America's best hopes rest on the
In his celebrated speech to the 2004 Democratic National Convention in Boston, the speech through which he rose to national prominence when still just a senatorial candidate for Illinois, Barack Obama thrilled his audience not only with his signature oratorical high style but by calling for a new "politics of hope". He went on to define what those new politics would be and urged the party and the nation to unite behind John Kerry, "a man who embodies the best this country has to offer".
If Mr Kerry was the best of America, his rival for the presidency in 2004, George W Bush, the incumbent in the White House, represented something much less: the politics of cynicism and despair. Mr Bush has presided over a period of calamitous decline. Under his leadership, the American ideals of freedom and democracy have been tarnished by the catastrophe of the Iraq War. American moral authority has been undermined by Guantanamo Bay, the practice of extraordinary rendition and the shameful mistreatment of prisoners at Abu Ghraib.
The Republican commitment to free-market fundamentalism has been exposed as bankrupt in all its rigidity by the credit crisis and the collapse of the American banking system.
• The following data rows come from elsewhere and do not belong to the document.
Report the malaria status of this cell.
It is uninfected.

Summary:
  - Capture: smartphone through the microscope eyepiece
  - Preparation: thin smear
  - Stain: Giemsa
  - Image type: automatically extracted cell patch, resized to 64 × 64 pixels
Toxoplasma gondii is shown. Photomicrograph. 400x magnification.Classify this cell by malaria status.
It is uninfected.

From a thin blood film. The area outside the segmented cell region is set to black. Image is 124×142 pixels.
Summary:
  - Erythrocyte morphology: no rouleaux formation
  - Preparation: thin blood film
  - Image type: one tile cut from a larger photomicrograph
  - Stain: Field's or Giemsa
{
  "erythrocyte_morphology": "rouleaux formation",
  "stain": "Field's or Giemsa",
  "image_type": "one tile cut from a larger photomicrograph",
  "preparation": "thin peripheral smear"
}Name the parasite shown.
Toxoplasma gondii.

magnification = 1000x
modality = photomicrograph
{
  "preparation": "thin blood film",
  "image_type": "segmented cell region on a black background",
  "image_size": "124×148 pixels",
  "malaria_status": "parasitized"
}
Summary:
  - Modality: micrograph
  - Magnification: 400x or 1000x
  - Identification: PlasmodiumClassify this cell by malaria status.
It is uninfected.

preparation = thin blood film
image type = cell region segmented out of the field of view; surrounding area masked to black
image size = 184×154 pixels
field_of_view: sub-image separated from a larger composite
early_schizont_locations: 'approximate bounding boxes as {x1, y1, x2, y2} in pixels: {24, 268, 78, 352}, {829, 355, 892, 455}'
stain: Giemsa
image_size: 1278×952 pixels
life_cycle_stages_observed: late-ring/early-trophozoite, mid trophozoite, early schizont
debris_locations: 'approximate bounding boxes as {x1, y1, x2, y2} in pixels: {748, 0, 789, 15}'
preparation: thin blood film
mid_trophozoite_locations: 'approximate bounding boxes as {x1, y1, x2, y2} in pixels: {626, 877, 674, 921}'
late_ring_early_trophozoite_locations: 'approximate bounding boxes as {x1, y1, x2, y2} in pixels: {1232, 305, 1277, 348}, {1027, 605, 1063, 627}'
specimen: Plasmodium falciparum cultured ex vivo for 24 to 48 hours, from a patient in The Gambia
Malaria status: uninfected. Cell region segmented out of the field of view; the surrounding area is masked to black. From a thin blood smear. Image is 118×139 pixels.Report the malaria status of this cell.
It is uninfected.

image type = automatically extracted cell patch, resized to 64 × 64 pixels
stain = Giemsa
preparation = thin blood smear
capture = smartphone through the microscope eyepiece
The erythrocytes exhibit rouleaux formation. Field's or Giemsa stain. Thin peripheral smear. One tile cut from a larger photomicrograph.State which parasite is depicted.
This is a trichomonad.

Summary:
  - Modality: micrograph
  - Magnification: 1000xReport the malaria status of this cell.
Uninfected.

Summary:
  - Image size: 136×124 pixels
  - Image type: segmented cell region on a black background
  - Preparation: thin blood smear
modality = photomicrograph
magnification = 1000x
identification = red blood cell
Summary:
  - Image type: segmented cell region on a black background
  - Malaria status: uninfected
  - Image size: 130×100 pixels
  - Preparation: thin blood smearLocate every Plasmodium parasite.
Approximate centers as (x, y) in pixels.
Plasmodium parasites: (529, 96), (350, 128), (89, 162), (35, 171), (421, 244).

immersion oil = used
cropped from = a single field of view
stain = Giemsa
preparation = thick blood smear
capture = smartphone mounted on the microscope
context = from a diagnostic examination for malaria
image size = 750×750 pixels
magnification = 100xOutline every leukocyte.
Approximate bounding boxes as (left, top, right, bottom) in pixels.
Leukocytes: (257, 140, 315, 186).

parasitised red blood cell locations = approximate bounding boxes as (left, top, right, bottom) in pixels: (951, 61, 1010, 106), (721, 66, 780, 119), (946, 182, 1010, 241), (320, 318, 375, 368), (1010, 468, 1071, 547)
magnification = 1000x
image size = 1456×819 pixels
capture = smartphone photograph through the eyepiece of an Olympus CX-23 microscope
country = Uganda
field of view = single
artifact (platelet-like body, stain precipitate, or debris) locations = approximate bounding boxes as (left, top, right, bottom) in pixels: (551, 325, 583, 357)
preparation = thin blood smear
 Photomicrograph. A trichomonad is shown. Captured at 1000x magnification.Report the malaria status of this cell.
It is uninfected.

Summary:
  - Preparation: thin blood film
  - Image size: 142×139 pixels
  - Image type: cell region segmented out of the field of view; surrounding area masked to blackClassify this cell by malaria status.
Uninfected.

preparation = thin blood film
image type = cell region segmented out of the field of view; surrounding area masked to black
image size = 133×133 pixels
Under Mr Bush the national debt has nearly doubled, passing the $10trn mark for the first time, while the world's superpower has no system of universal health care. On anyone's terms the Bush administration has been an abject failure, and we have not even mentioned his record on energy policy or the environment.
John McCain, the Republican candidate, has sought to distance himself from the failed policies of the outgoing president, whom he holds in contempt. But Mr McCain still believes in American exceptionalism. "I want the 21st century to be the American century," he said recently, lapsing into the language of the past.
The Republican nominee is a man of extraordinary courage and resilience; his knowledge of foreign affairs is profound. He has the political experience Barack Obama palpably lacks. But he has run a dismal campaign. His choice of the gauche and reactionary Sarah Palin as running mate demonstrated a lack of judgement and, as he has fallen behind in the polls and the financial crisis has turned voters away from the Republicans, Mr McCain, once admired as a freethinker prepared to work with Democrats, has moved to the right. He has even equivocated on the one issue that has defined him since his return from Vietnam: his opposition to torture.
Mr Obama has made much of his own improbable life story, of how the self-described skinny kid with the funny name came to believe that "America has a place for him, too". He is an enthusiastic self-mythologiser. He has spoken of how the choices he has made "were never truly mine alone"; as if, as a mixed-race American in a country so deeply scarred by slavery - an American who chose in early adulthood to accept his inheritance as a black man and, in doing so, married an African-American woman - he wishes us to believe that the forces now carrying him to the White House are part of a larger historical process, beyond his control.
Yet Mr Obama is a career politician who is very much in control - of himself, of those around him. His self-possession is remarkable. It has been said that he has a Republican soul trapped within a Democrat's body, that he is consistent only in his inconsistency and that he speaks of liberal goals in conservative language. It is true that his tone is often cautious, measured and pragmatic, and that he has few fixed positions.
A strong criticism of him is that the closer he has come to power, the more he has moved towards the centre right from a perceived position on the left. He may have published an autobiography, but many of those who have been with him on the campaign trail (as our correspondent Alec MacGillis has been for more than a year; his remarkable report begins on page 22) do not know who he is or what he represents. He remains an enigma, a shape-shifter, perhaps too cool and reserved, too thoughtful even. He is what he has to be, at any given moment, for enough people to vote for him. Which is to say, he is a politician, and a very good one, the best in America since Bill Clinton. For now, this year, that may be enough. To elect him as president would be the equivalent of a great American wager: it would be to choose promise over hardened achievement, potential over experience. It would be to invest in talent. But if Americans are now prepared to gamble - Mr Clinton has called Mr Obama "the roll of the dice" candidate - it might be because they feel they have nothing more to lose, that the international standing of the country could not be more besmirched, and that they want someone untainted and unburdened by the past eight years.
No one can predict the kind of president Obama will be. Will he respond to the global financial crisis by embracing a form of protectionism, as Vincent Cable, writing on page 10, fears might happen? Will he adopt a multilateralist approach to foreign affairs? Will he honour the pledge he has made to engage in dialogue with President Ahmadinejad of Iran, as well as other leaders of rogue states?
What we do know is that Barack Hussein Obama remains the candidate of hope. And it is to be hoped that if he is elected as the 44th president of the United States, as we hope and expect he will be on 4 November, he will prove himself to be much more than a candidate of intelligence and thoughtfulness - that he will be, in effect, the best his great country has to offer.